For classrooms, wall-mounted acoustic panels fitted to two or three walls typically reduce reverberation by 30 to 50 percent. The Zen Liner acoustic wall panel is Class A rated (the highest absorption classification under EN ISO 11654) and is commonly specified in UK school refurbishments. For spaces where wall area is limited, or where the ceiling is the dominant reflective surface, ceiling baffles and rafts distribute absorption more efficiently.
For halls and dining areas with impact noise from furniture, the Zen Impacta panel combines acoustic absorption with a surface robust enough for the kind of contact schools generate.
Browse the full acoustic solutions range →
Planning Before September: Why Now Is the Right Time
Easter and summer holidays are the two windows in the school year when acoustic work can be carried out without disruption to teaching. Installation of wall panels and ceiling systems typically takes one to three days per room. If the work is planned before the summer term, it can be scheduled and ordered in advance, ready to go the moment the school empties in July.
Waiting until September is not the answer. By then, whatever problems exist will have run for another term and the acoustic environment will be shaping outcomes the whole time.
If you are not sure which products suit a particular space, or you want a sense of how much absorption a room needs, the team at Presentation Spaces can advise. Get in touch and we will point you in the right direction.
Frequently Asked Questions
What causes excessive noise in school classrooms?
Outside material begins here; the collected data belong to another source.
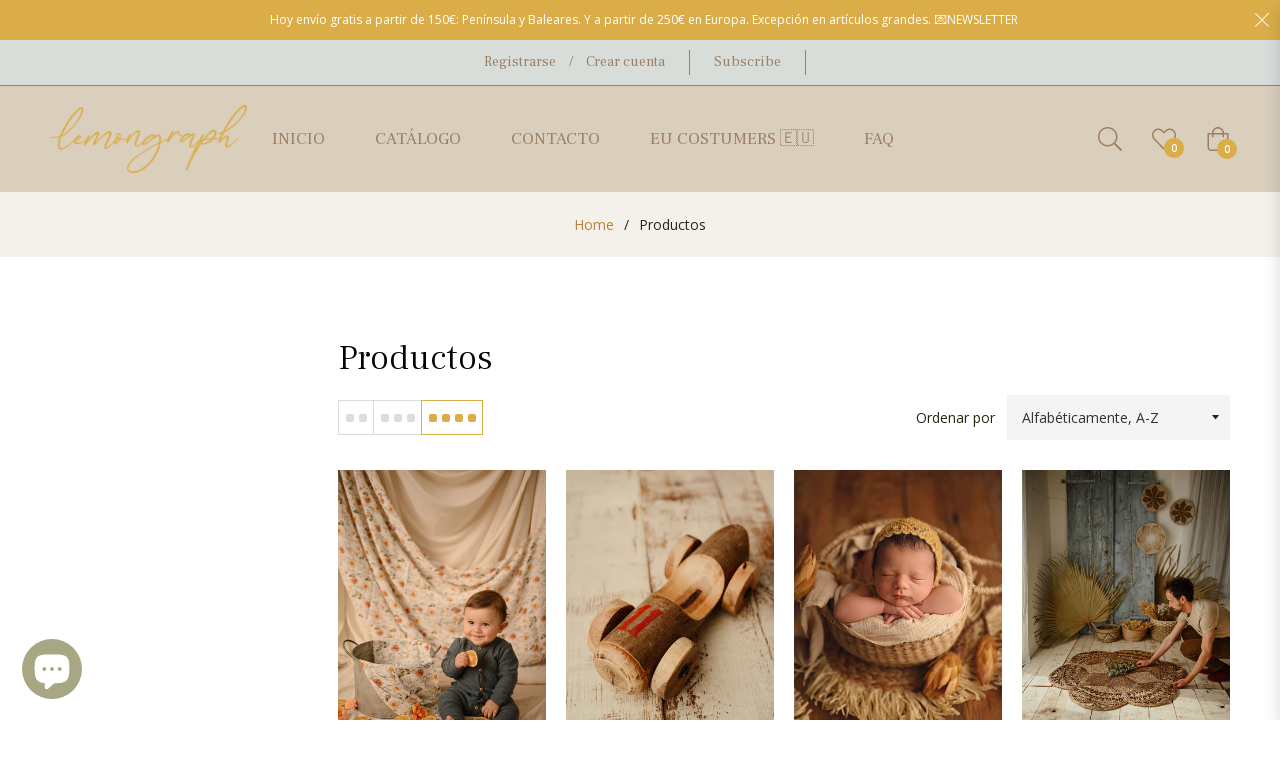

--- FILE ---
content_type: text/html; charset=UTF-8
request_url: https://www.modules4u.biz/shopify/exemptify/exemptify_v1.php
body_size: 62
content:
{"token":"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"}
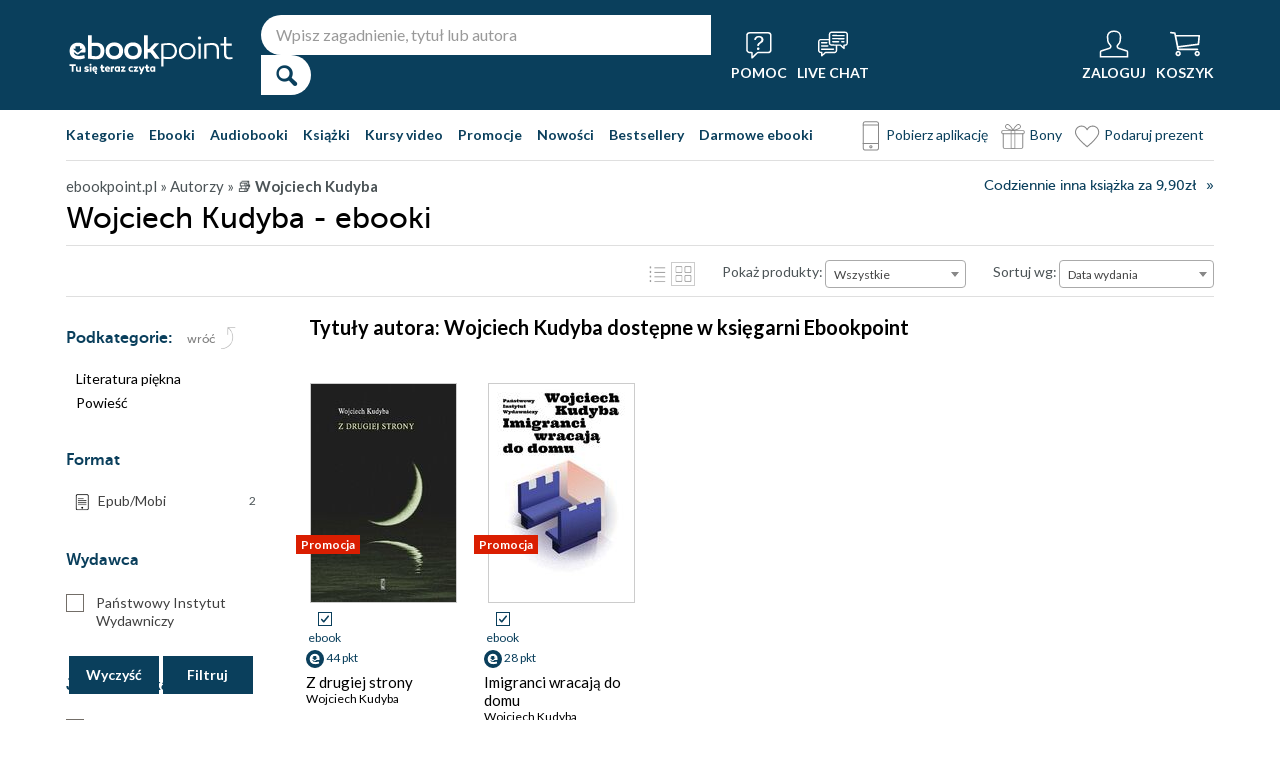

--- FILE ---
content_type: application/javascript
request_url: https://ebookpoint.pl/assets/ebookpoint/js/player.js?version=2
body_size: 1251
content:

/* audioPlayer plugin. Use it smartly


    */

$(document).ready(function(){

    //$(".jp-pause").hide();

    $("li.type-book-click, li.type-ebook-click").on("click", function(event) { // RG 20.09.2022 przez dodanie playera na stronach kategorii/promocji dodajemy "li", �eby nie blokowa� filtr�w
	  event.preventDefault();
	  $(this).parent().parent().find(".cover.audioCover").css("cssText","height: 218px !important");
	  $(this).parent().parent().find(".audiobookOkladka").css("cssText","height: 218px !important;width:147px!important;");
	  $(this).parent().parent().find(".book-type").removeClass("mod");
	  $(this).parent().parent().find(".jp-audio").hide();
	  return true;

    });


    $("li.type-audiobook, li.type-dvd, li.type-audiobook-click").on("click", function(event) { // RG 20.09.2022 przez dodanie playera na stronach kategorii/promocji dodajemy "li", �eby nie blokowa� filtr�w | 21.09.2022 dodanie type-dvd

	  event.preventDefault();

	  $(this).parent().parent().find(".cover.audioCover").css("cssText","height: 145px !important");


	  $(this).parent().parent().find(".audiobookOkladka").css("cssText","height:145px!important;width:145px!important;");

	  $(this).parent().parent().find(".book-type").addClass("mod");
	  $(this).parent().parent().find(".jp-audio").show();
	  return true;

    });

// kod odpowiedzialny za dzialanie playera
//
//
//

$(".jp-stop").hide();

$("button.jp-play").click(function(e){
	e.preventDefault();
//	var btn = $(this).attr("class");

    //if( btn  == "jp-play") {
 
	   var id_jp_audio = $(this).parent().parent().parent().parent().parent().parent().children('.jp-audio').attr("id"); //uzywane
	   var jquery_player = $(this).parent().parent().parent().parent().parent().parent().children('.jp-jplayer').attr("id"); //uzywane
	   var srcAudio = $(this).parent().parent().parent().parent().parent().parent().children('.player').text(); //uzywane
	   var button_player = $(this).attr("id"); //uzywane
	   
	    $("#"+jquery_player).jPlayer( {
		  ready: function(event){
		     if($.jPlayer.event.play === 'jPlayer_play'){
			$(this).jPlayer("setMedia", { mp3: "https://pdf.helion.pl/"+srcAudio});
			$(this).jPlayer("pauseOthers");
			$(this).jPlayer("play");
		     }
		  },
		  cssSelectorAncestor: "#"+id_jp_audio,
		  cssSelector: {
		     play:        "#"+button_player,
		     pause:       "#"+button_player,
             stop:        "#"+button_player,
             pause:        ".jp-pause",
		     stop:         ".jp-stop",
             currentTime: ".jp-current-time",
		     gui:         ".jp-gui"

		     },

		     preload: "none",
		     supplied: "mp3",
		     errorAlerts: false,
		     warningAlerts: false
	    }).bind($.jPlayer.event.play, function(e) { // pause other instances of player when current one play

		  $(this).jPlayer("pauseOthers");
		  $(this).jPlayer("play");
          $(".jp-stop").not(this).hide();     
	    });

    // $('#'+button_player).html("Ods�uchaj");
	$('#'+button_player+'.jp-play').html("");

     //$('#'+button_player+'.jp-play').html("Ods�uchaj");
     $(".jp-stop").hide();
     $('.jp-play').not(this).html("Ods&#322;uchaj");
     
	 //$("#"+jquery_player).jPlayer("play");
	 //$(this).removeClass("jp-play").addClass("jp-stop").html("Stop");

	 //$(".jp-stop").not(this).removeClass("jp-stop").addClass("jp-play").html("Ods�uchaj");

	 $(".jp-current-time").not(this).hide();
	 $(this).parent().prev(".jp-current-time").show();

	 return false;
    /*  
    } else {

	 $(this).removeClass("jp-stop").addClass("jp-play").html("Ods�uchaj");
	 $("#"+jquery_player).jPlayer("stop");
	 $(this).parent().next(".jp-current-time").hide();
	 return false;
      }
    */

    });

$("button.jp-play").click(function(e){
    $(".jp-stop").hide();
});

$("button.jp-pause").click(function(e){
    
    var button_player = $(this).attr("id");
    
    $('#'+button_player+'.jp-play').show();
    $('#'+button_player).html("");
    
    return false;

});


$("button.jp-stop").click(function(e) {
    $(".jp-stop").hide();

    $(this).jPlayer("pause", 0);
    return false;

});



    $.fn.extend({

	  audioPlayer :  function() {
	}// audioPlayer method
    }); // fn.extend


}); // document ready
The main causes are hard parallel surfaces (bare walls, hard floors, glass), high ceilings, and insufficient soft furnishings. These create long reverberation times: sound bounces between surfaces rather than being absorbed, so noise builds up. Rooms with reverberation times well above the BB93 target of 0.4 to 0.8 seconds will feel loud even at moderate activity levels.
What is BB93 and does it apply to my school?
BB93 (Building Bulletin 93) is the UK government's acoustic design standard for school buildings in England and Wales. It sets maximum reverberation time and background noise limits for different room types. It applies to new builds and significant refurbishments, but its targets are widely used as a benchmark for assessing existing spaces. If your school was built or refurbished after 2003, it should have been designed to meet BB93. Many older buildings do not.
Which acoustic products are most practical for school refurbishments?
Wall-mounted acoustic panels are the most common retrofit because they are straightforward to install and immediately effective. Class A rated panels such as the Zen Liner absorb across the full frequency range. For spaces where walls are mostly occupied or where impact resistance matters, the Zen Impacta is a practical choice. Ceiling baffles and rafts work well in large halls where the ceiling is the dominant reflective surface.
How much of a room's surface area needs to be covered with acoustic panels?
A useful starting point is 15 to 25 percent of the total wall and ceiling surface area, though the right figure depends on room volume, existing absorption (carpet, soft seating, ceiling tiles), and how the space is used. A bare-walled classroom with a hard floor will need more coverage than one that already has carpet and a suspended acoustic ceiling. Presentation Spaces can help calculate coverage for specific rooms.
Can acoustic panels be installed during a normal school holiday?
Yes. Wall-mounted panel systems are typically installed in one to three days per room, depending on coverage. No wet trades are involved and no extended drying time is needed. Easter and summer holidays are the most practical windows; half-term can work for smaller jobs. Lead times vary by product, so planning two to four weeks ahead is advisable.
Do acoustic panels help pupils with SEND or hearing difficulties?
Yes, meaningfully. Children with hearing impairments, auditory processing disorder, or English as an additional language rely more heavily on speech clarity and are disproportionately affected by reverberant conditions. Reducing reverberation improves speech intelligibility across the whole class, but the gain is largest for those who are already working harder to follow spoken instruction.